What I'm evoking here concerns more the "usefulness of 'atime'" discussion than 
the "default should be 'noatime'", but has non-negligible bearing on the latter.

> And in the Usenet days it was common to mount
> /var/spool/news noatime, which eliminated a *lot* of meta-info
> write traffic.

A logical, completely predictable move.
 
> These days, other than /var/mail, I can't think of a compelling use
> for it.  I've been running my Plan 9 systems with atime disabled
> ever since fossil arrived (decades) without any impact.

I agree.  That's exactly the reason why I wanted to seize the occasion of 
rob...@rrbrussell.com's question to present my take, because I had been 
wondering about that a few times in the last 5 to 10 years and also never 
encountered a compelling reason for why it should be the default.

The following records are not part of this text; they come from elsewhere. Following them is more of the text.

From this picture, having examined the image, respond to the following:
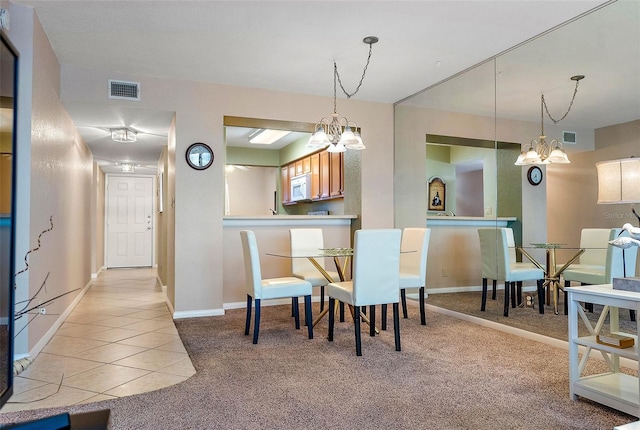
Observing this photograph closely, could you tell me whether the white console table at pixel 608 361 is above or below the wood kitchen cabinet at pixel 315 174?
below

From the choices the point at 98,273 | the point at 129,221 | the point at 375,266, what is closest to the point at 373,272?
the point at 375,266

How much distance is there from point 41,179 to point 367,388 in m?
2.75

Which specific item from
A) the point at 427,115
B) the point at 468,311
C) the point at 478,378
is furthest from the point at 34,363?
the point at 427,115

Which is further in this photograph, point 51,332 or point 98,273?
point 98,273

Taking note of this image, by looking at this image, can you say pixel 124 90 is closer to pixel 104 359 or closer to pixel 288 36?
pixel 288 36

And I insist: The initial discussion, and my main focus, is about 'noatime' 
becoming the default.  The discussions about the usefulness of 'relatime' and 
'atime' are very interesting, and I'm even participating to those, but to me 
are secondary in the end.  The usefulness of 'atime' is of course in part 
connected to the default to use, but they are still very different questions.  
For example, concerning the former, the frequency of needs (how many uses?) is 
not very important, whereas it matters a lot when it comes to which default to 
choose.

> I don't see any issue with making noatime the default.  For those
> that must have it, /var/mail can be carved out as a distinct
> filesystem and mounted appropriately.

The summary of the technical side of this discussion so far is that there most 
likely won't be any issue at all for the vast majority of users if 'noatime' 
becomes the default.  We'll see if more reports for other scenarios are to come 
(or if we can find or guess some ourselves; irrespective of whether they 
validate or not the current evaluation).

And, as reported by others, even /var/mail should not need it in most uses 
given that all prominent MUAs have long departed from using the access time 
comparison alone.  (I won't pronounce myself on this since I'm not personally 
using them, but I'm not seeing any reason not to trust the reports.  If some 
people have contradictory facts, I hope that they will present them.)

Thanks and regards.

-- 
Olivier Certner

Attachment: signature.asc
Description: This is a digitally signed message part.